Un diagramma di flusso che mostra le fasi chiave della coltura neuronale è mostrato nella Figura 2A. In una coltura sana, i neuroni si attaccheranno e formeranno processi neuritali dopo 1-3 giorni in vitro (Figura 2B). Allo stesso modo, dopo aver seminato i neuroni in una piastra a 96 pozzetti, appariranno inizialmente rotondi, ma entro il terzo giorno i neuroni dovrebbero diventare aderenti e formare processi neuritali che si collegano con i neuroni vicini (Figura 2C). Al contrario, le colture di neuroni malsane conterranno grumi cellulari e detriti cellulari, che possono derivare da una dissociazione cellulare carente o da una cattiva gestione dei neuroni (Figura 2D).

Un diagramma di flusso che mostra le fasi chiave del protocollo di co-coltura microglia-neuroni è mostrato nella Figura 3A. Dopo aver aggiunto 2,5 x 104 microglia a 7,5 x 104 neuroni, le microglia rotonde e grandi dovrebbero apparire sopra o tra i neuroni e i processi neuritici (Figura 3B). Per visualizzare ulteriormente la co-coltura microglia-neuroni, la microglia e i neuroni da soli o in co-coltura sono stati marcati con la molecola adattatrice ionizzata legante il calcio 1 (IBA-1, rosso) e gli anticorpi tubulina βIII (TUJ1, verde)37 per la microscopia a immunofluorescenza (Figura 3C-F).

Processo di coltura cellulare: sospensione di singole cellule da cortecce di topo; passaggi mostrati nel diagramma; immagini al microscopio.
Figura 1: Panoramica della coltura primaria della microglia. (A) Diagramma di flusso delle fasi chiave nella generazione di una coltura mista di gliale. (B-D) Immagini rappresentative al microscopio a campo chiaro 10x di colture gliali miste il giorno 1 (B), il giorno 4 (C) e il giorno 8 (D). Barre di scala: 100 μm. Fare clic qui per visualizzare una versione più grande di questa figura.

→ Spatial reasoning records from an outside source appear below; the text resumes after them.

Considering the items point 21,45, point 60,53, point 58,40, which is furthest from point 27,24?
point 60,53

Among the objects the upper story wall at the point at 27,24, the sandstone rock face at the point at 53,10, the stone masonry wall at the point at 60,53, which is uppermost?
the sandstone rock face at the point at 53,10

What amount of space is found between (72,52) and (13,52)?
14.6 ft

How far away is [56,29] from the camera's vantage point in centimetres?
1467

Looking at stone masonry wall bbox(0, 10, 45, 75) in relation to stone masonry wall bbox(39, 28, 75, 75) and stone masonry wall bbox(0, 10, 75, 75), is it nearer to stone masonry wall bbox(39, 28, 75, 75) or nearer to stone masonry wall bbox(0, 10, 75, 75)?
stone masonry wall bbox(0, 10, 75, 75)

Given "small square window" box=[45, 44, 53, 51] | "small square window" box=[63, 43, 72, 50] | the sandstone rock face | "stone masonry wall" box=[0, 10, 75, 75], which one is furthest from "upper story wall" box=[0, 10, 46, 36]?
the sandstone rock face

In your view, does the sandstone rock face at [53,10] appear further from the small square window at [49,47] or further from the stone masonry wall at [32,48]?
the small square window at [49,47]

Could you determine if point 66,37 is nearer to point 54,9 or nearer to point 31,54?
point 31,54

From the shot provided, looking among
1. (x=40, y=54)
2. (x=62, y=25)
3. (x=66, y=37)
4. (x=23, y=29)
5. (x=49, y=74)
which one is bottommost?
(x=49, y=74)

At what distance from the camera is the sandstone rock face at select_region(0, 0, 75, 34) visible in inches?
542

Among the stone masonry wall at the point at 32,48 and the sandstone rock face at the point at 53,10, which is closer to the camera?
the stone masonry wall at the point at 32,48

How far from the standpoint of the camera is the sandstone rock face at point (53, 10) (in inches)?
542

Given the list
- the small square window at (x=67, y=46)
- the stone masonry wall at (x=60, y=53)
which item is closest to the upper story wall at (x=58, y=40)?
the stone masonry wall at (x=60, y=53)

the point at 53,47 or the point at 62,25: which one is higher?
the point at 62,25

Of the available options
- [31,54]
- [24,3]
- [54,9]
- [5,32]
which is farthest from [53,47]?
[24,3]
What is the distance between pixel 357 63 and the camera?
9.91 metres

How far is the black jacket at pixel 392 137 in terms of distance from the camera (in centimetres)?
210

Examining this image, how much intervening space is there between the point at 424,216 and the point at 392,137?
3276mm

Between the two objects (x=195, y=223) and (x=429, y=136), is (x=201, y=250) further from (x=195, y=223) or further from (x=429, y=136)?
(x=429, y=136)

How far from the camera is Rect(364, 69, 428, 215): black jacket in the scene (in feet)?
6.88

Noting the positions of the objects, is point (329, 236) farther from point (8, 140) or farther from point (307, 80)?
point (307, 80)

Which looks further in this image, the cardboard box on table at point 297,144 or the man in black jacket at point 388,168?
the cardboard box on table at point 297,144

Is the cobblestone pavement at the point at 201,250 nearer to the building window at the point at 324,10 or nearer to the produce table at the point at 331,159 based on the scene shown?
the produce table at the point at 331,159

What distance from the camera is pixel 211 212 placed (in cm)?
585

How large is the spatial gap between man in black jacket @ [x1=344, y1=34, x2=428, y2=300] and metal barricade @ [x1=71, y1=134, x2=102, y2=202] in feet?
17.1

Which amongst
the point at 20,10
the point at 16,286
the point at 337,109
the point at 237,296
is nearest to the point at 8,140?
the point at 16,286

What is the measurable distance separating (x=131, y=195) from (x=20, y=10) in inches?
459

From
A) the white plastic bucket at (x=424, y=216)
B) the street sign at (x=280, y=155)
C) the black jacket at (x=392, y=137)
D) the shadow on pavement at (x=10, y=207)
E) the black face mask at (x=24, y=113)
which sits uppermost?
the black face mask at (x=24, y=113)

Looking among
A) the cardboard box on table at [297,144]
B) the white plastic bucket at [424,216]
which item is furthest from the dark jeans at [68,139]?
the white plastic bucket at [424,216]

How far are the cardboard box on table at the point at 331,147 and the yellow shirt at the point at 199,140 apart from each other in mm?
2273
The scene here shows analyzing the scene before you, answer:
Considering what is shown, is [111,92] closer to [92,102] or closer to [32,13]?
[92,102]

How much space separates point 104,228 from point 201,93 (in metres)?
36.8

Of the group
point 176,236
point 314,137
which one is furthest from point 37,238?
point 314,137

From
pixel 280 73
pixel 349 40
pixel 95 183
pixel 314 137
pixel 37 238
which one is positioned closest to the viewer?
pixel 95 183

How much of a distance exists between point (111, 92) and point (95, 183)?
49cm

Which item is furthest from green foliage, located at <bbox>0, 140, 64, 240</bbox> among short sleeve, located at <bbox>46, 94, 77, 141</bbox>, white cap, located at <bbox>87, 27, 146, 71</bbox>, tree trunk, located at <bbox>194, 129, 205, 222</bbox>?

Diagramma del processo di coltura neuronale; Preparazione e imaging di cellule embrionali di topo in piastre T25 a 96 pozzetti.
Figura 2: Panoramica sulla coltura dei neuroni primari. (A) Diagramma di flusso dei passaggi chiave nella generazione dei neuroni. (B) Immagini rappresentative al microscopio a campo chiaro 10x che mostrano neuroni coltivati in fiasche di T-25. (C) Microscopio rappresentativo a campo chiaro 10x di neuroni coltivati in una piastra a 96 pozzetti. (D) Microscopio rappresentativo a campo chiaro 10x di un cluster neuronale malsano in una piastra a 96 pozzetti. Barre di scala: 100 μm. Fare clic qui per visualizzare una versione più grande di questa figura.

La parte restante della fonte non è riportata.